Known as country of origin labeling, the new law went into effect last year and has been a contentious issue among the major meat industry groups and some U.S. trade partners, who do not feel they should be required to label where their meat comes from.

On July 29. the U.S. District Court for the District of Columbia upheld a March 28 decision, affirming that requiring labeling on where meat comes from is acceptable.

According to the opinion filed on behalf of the court, the new labeling rules “enable customers to make informed choices based on characteristics of the products they wished to purchase, including United States supervision of the entire production process for health and hygiene.”

Related: The COOL controversy continues.

The full appellate panel heard the case as part of an “En Banc” decision, after a three-judge appeals panel ruled against the industry but suggested that the full court may want to review its decision.

Factual information

The National Farmers Union praised the court’s decision, which NFU said gives consumers more information.

“The Court ruled that the government may require factual, uncontroversial information to be included on a label,” said NFU President Roger Johnson, in a released statement. “American consumers want to know basic information about where their meat comes from, and livestock producers across this great nation are very proud of what they produce and happy to let consumers know where their meat comes from.”

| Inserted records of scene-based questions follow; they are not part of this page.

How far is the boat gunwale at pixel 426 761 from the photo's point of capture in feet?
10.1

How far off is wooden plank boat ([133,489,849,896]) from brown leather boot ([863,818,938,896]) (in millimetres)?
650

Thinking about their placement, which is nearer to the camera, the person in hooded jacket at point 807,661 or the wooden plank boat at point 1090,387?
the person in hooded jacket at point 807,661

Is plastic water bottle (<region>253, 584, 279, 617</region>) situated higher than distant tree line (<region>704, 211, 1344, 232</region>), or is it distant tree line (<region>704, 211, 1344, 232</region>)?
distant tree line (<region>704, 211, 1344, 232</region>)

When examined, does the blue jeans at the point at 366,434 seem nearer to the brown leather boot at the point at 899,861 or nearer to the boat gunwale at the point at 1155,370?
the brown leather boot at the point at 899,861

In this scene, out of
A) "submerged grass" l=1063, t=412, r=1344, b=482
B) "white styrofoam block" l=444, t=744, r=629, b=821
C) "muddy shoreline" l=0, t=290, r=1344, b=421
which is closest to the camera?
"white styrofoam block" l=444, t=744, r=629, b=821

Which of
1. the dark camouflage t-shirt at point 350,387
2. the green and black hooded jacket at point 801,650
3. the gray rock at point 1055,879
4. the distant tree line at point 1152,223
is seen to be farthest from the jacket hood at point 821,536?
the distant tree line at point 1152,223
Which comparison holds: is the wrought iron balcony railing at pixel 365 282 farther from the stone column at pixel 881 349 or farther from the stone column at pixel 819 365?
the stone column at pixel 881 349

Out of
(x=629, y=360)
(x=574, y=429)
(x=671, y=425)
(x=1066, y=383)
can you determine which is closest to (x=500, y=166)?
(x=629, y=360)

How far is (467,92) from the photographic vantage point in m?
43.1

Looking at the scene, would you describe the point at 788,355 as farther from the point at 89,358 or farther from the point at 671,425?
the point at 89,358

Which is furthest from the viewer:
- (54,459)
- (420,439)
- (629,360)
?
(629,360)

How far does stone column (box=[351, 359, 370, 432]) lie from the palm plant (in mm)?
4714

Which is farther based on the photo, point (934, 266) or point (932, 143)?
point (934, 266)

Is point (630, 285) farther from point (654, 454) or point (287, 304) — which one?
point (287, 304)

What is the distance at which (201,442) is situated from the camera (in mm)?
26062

According to NFU, this is the third time COOL has been upheld in court and the organization says there is “no need” to proceed with further appeals.

Complaint filed

The American Meat Institute filed the laswuit in July 2013, along with the American Association of Meat Processors, Canadian Cattlemen’s Association, Canadian Pork Council, Confedaracion Nacional de Organizaciones Ganaderas, National Cattlemen’s Beef Association, National Pork Producers Council, North American Meat Association and the Southwest Meat Association.

“We have maintained all along that the country of origin rule harms livestock producers and the industry and affords little benefit to consumers,” said American Meat Institute President James Hodges, in a released statement. “This decision will perpetuate those harms. We will evaluate our options moving forward.”

In the complaint, the parties argue that the final rule violates the U.S. Constitution by compelling speech in the form of costly and detailed labels on meat products that do not directly advance a government interest.

They also argue that the 2013 regulation exceeds the scope of the statutory mandate, because the statute does not permit the kind of detailed and onerous labeling requirements the final rule puts in place, and that the rule is arbitrary and capricious, because it imposes vast burdens on the industry with little to no countervailing benefit.

The meat industry also tried unsuccessfully to repeal COOL in the 2014 farm bill.